De leden van de SP-fractie zetten vraagtekens bij de motivering van dit wetsvoorstel. De verlenging van de algemene vrijstelling tot het jaar 2000, of wellicht zelfs twee jaar langer, zou nodig zijn omdat verwerkingsmethodes voor vervuilde baggerspecie nog niet beschikbaar zijn. Is dit niet strijdig met de conclusies van het Programma Ontwikkeling Saneringsprocessen Waterbodems (POSW-II)? In haar aanbiedingsrapport bij dit rapport d.d. 27 mei 1997 schrijft de minister van Verkeer en Waterstaat letterlijk:

«1. Verwerken is technisch mogelijk en beleidsdoelstellingen kunnen worden gehaald, zij het dat de inspanning die hiermee gemoeid is afhankelijk is van de aard van de specie.

2. De kostenverschillen tussen verwerkingsscenario's en stortscenario zijn beperkt.»

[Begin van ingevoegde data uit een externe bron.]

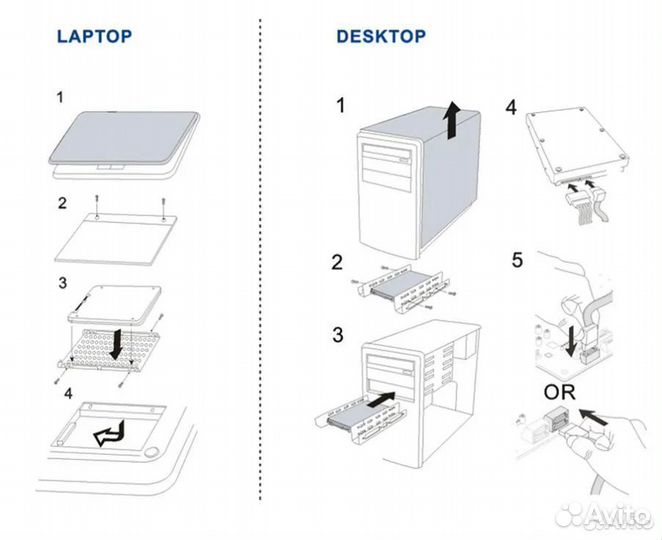 LAPTOP

1

2

3

4

DESKTOP

1

2

3

4

5

OR

Avito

Juist gezien de grote problemen om grootschalige depots voor de berging van vervuild slib te realiseren, ligt het ook minder voor de hand om de drempel voor verwerkingsmethodes te verhogen. Hoe denkt het Kabinet te voorkomen dat de reinigingsdoelstelling verder uit beeld verdwijnt? Overigens heeft ook een verwerkingsbedrijf, dat momenteel grote investeringen doet in een thermische verwerkingsinstallatie, bestreden dat er geen adequate verwerkingsmethodes beschikbaar zijn. Vindt het Kabinet de betreffende verwerkingsmethode niet adequaat, vroegen de leden vande SP-fractie tot besluit.

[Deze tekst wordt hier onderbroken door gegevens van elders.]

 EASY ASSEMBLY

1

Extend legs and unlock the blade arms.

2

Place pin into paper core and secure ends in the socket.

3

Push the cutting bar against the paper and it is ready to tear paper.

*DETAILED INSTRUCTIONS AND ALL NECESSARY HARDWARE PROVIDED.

De voorzitter van de commissie,

Ybema

De griffier van de commissie,

Janssen


XNoot
1

Samenstelling: Leden: Schutte (GPV), Van Rey (VVD), Terpstra (CDA), Smits (CDA), Reitsma (CDA), Vliegenthart (PvdA), Ybema (D66), voorzitter, Schimmel (D66), Van Gijzel (PvdA), Witteveen-Hevinga (PvdA), Hillen (CDA), A. de Jong (PvdA), Hoogervorst (VVD), ondervoorzitter, Van Wingerden (AOV), Rabbae (GroenLinks), Voûte-Droste (VVD), Adelmund (PvdA), Giskes (D66), H. G. J. Kamp (VVD), Zonneveld (CD), Van Dijke (RPF), Van der Ploeg (PvdA), B. M. de Vries (VVD), Van Walsem (D66), Ten Hoopen (CDA).

Plv. leden: Van der Vlies (SGP), Van Hoof (VVD), Visser-van Doorn (CDA), Heeringa (CDA), Wolters (CDA), Noorman-den Uyl (PvdA), Bakker (D66), Jeekel (D66), Van Zijl (PvdA), Van Zuijlen (PvdA), G. de Jong (CDA) , Van Nieuwenhoven (PvdA), Rijpstra (VVD), Verkerk (AOV), Rosenmöller (GroenLinks), Hofstra (VVD), Crone (PvdA), Assen (CDA), M. M. H. Kamp (VVD), Marijnissen (SP), Leerkes (U55+), Verspaget (PvdA), Hessing (VVD), Van Boxtel (D66), De Haan (CDA).